Nach einer super Überfahrt erreichen wir also den französischen Teil dieser seltsamen Insel. Die Anse Marcel bietet neben zahlreichen Schildköten in trübem Wasser einen ungemütlich schaukelnden Liegeplatz, was sich in weiterer Folge als das kennzeichnende Merkmal dieser Insel herausstellen sollte.
Am nächsten Morgen beziehen wir früh unseren reservierten Liegeplatz in der angrenzenden Marina – unser erster Hafen seit etwas über einem Monat. Während der Einfahrt stoßen wir wohl mit einer Schildköte zusammen. Eine heftige Erschütterung im Rumpf, aber keine sichtbaren Schäden. Hier haben wir nun zwei Tage Zeit zum Putzen, Aufräumen und Erledigen von kleinen Arbeiten bevor unsere zweiten karibischen Gäste Johanna & Michi landen. Nach einem fleißigen Tag rösten wir gerade Zwiebel an fürs Abendessen als Michi anruft: Wir sind jetzt da, bitte abholen! Wiiiiiiiiiee…? Nach 20 Minuten der Verwirrung dürfen wir also aufgrund eines kleinen Datumsverdrehers unsere ersten Überraschungsgäste auf der Mêlée begrüßen. Recht sauber ist es schon, Essen gibts auch genug, rasch ein Begrüßungsrumpunsch gemischt – willkommen an Bord! Zum Glück sind wir schon im richtigen Hafen im richtigen Land. Den Bonustag und auch noch den nächsten halben Tag nutzen wir, um unser marodes Steuerrad neu zu beziehen. *bling*
Anse Marcel
Nach einem gemütlichen Tag in der Marina folgt die letzte ruhige Nacht für eine Weile. Die folgende Woche ist geprägt durch Wind, Schwell, Wind, Wind und die vergebliche Suche nach Schutz.

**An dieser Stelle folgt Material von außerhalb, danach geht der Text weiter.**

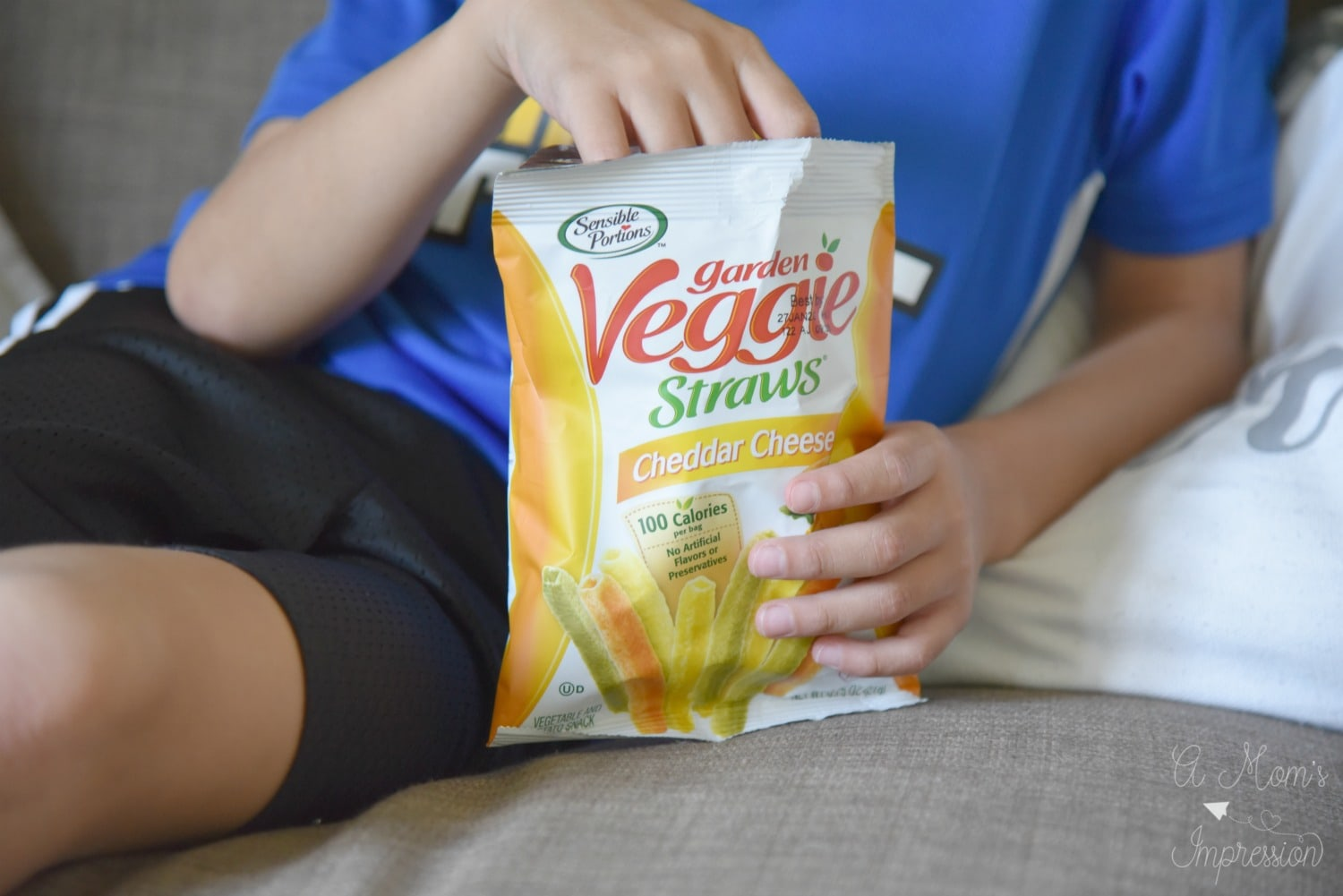 a boy grabbing veggies straws out of a bag
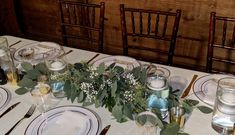 with seeded eucalyptus and baby's breath for farm style table.  3' long.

Erstes Ziel mit neuer Crew ist die nur 3 sm entfernte Nachbarinsel Anguilla. Anguilla ist auch komisch. Um irgendwo vor Anguilla ankern zu dürfen ist eine Lizenz erforderlich- so weit, so normal. Ankern über Nacht ist allerdings ausschließlich in zwei definierten Buchten erlaubt…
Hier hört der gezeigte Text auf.